Os primeiros Jogos Olímpicos da modernidade, na Atenas de 1896, eram testosterona pura. Atribui-se a seu idealizador, o barão francês Pierre de Coubertin, a sentença furada: "Uma Olimpíada com mulheres seria impraticável, desinteressante, sem estética e imprópria".
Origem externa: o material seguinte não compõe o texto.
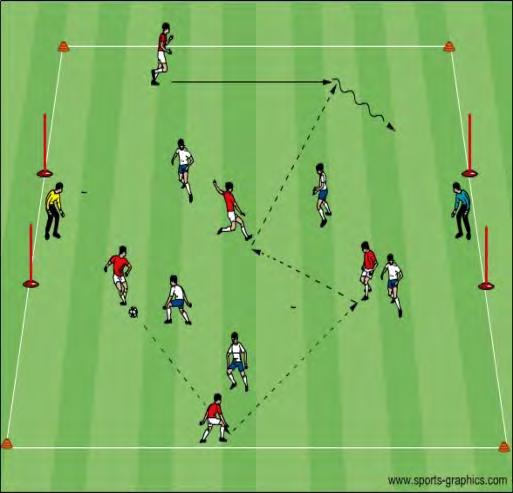 U12 Activities - Attacking Shape 2 Objective: This session will help players to recognize how support and team shape will impact the quality of the attack 4v0 + 4v0: Two groups of 4 players each with
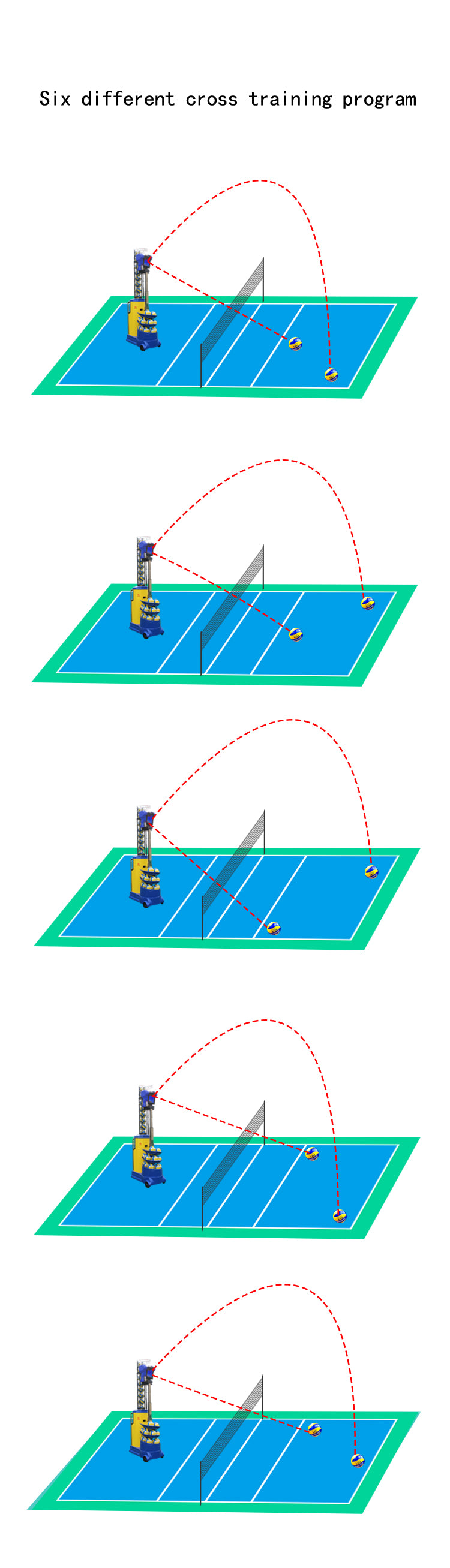 Volleyball Ball Throwing Training Machine : Serving Function 3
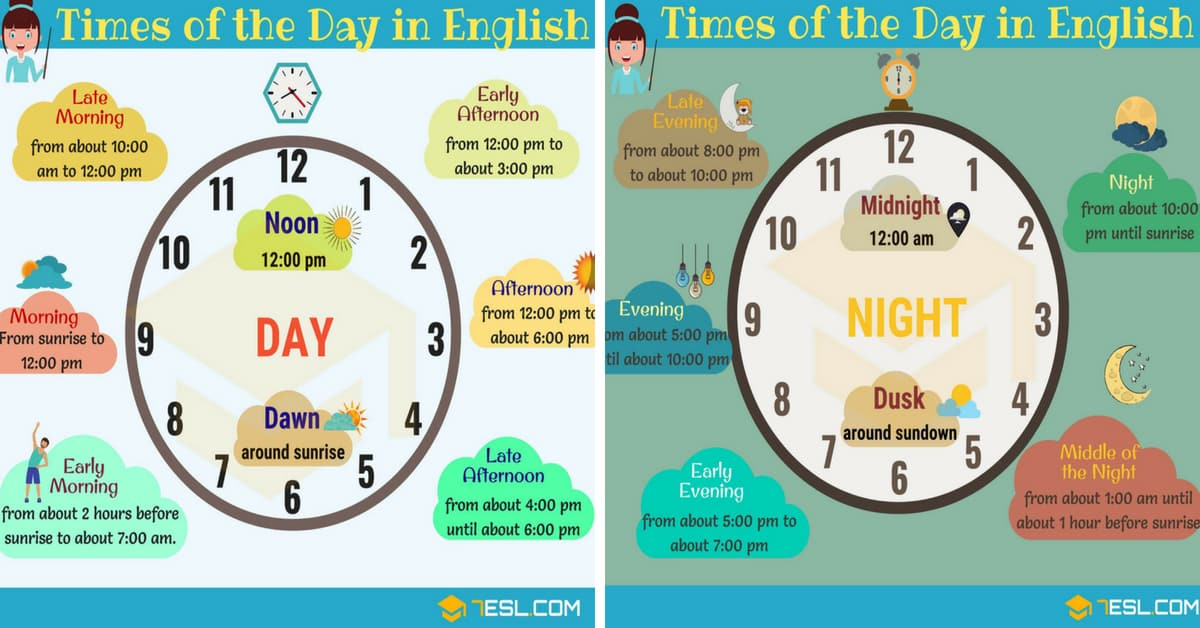 Different Times of the Day | Parts of the Day in English 1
Na primeira edição em que puderam participar, em 1900, as mulheres eram 2% dos competidores e mesmo assim só podiam disputar poucos e "gentis" esportes, como tênis e golfe. Cento e vinte e um anos depois, elas ficam próximas da igualdade e são 48,8% dos aspirantes a medalhista. Conheça dez esportistas que, independentemente de conseguir subir ao pódio, já entram vitoriosas em Tóquio.

Naomi Osaka (Japão)
Antes de acender a pira olímpica na abertura dos Jogos, a tenista de 23 anos já havia ateado fogo na imagem do atleta alienado. Filha de pai haitiano e mãe japonesa, Osaka é o que japoneses chamam de “hafu”, ou birracial, não sem algum carga de discriminação.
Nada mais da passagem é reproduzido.